The medical benefits of circumcision are small. Uncircumcised boys have a higher risk of developing urinary tract infections (UTIs) than circumcised boys, particularly in the first six months of life  However,  the overall risk of a UTI is still less than 1 percent. Generally, physicians will recommend circumcision for any boy who has two UTIs in the first year of life. A circumcision performed months or years after birth is done surgically under anesthesia, and seems to be associated with fewer complications and less pain and trauma.

Circumcision also has small but measurable benefit in preventing penile cancer, a very rare disease that strikes only about 1 in 100,000 men. Uncircumcised men are three times more likely to develop penile cancer than circumcised men.

Uncircumcised men are also reported to be at greater risk for developing sexually transmitted diseases such as syphilis and HIV infections than circumcised men, but behavioral factors, such as not practicing safe sex, are far more important risk factors.

Overall, the increased risk of developing UTIs, sexually transmitted diseases, or penile cancer is extremely low, regardless of circumcision status.

A Kinder Cut

For those parents who elect to have a circumcision performed on their newborn infant, it is important that the parents select an experienced surgeon to perform the procedure.  The AAP recommends that pain relief with a local anesthetic should be used during the procedure.  Safe and effective forms of analgesia for circumcision are easily accomplished using a local or topical anesthetic consisting of a gel or cream applied to the foreskin before the procedure.  This method has been found to provide adequate pain relief during the 5-10 minute procedure.

Parents considering circumcision should talk with their doctors, and make sure that they are comfortable with whoever will be performing the procedure. Specify in advance what type of anesthesia will be used, and notify the doctor if there are any bleeding disorders in the family.

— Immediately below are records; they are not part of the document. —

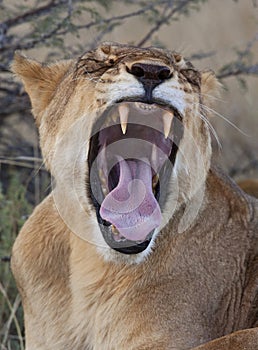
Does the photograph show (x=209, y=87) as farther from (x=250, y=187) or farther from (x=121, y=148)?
(x=250, y=187)

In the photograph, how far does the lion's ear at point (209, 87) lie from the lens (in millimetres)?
3350

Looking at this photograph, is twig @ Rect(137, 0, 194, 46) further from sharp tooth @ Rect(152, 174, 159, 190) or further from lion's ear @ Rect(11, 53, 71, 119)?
sharp tooth @ Rect(152, 174, 159, 190)

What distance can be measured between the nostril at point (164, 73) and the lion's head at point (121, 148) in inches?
1.0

Parents who choose not to circumcise need to receive instructions on how to care for an uncircumcised penis. The foreskin should never be forced to retract, nor should objects such as swabs or cotton balls be used to clean underneath it. Although most boys will have retractable foreskins by age 3, in some cases, it may take 7 to 10 years. Parents must be patient and allow the process to happen naturally.  All boys who are not circumcised need to be instructed on proper hygiene of the foreskin.  Failure to do so can result in inflammation of the penis and a foreskin that is even more difficult to retract and clean.   Occasionally, this condition, phimosis, or tight foreskin requires a circumcision as an adult.

So if you are considering the “prime cut” for you or your newborn son and have any questions, I suggest you contact your doctor.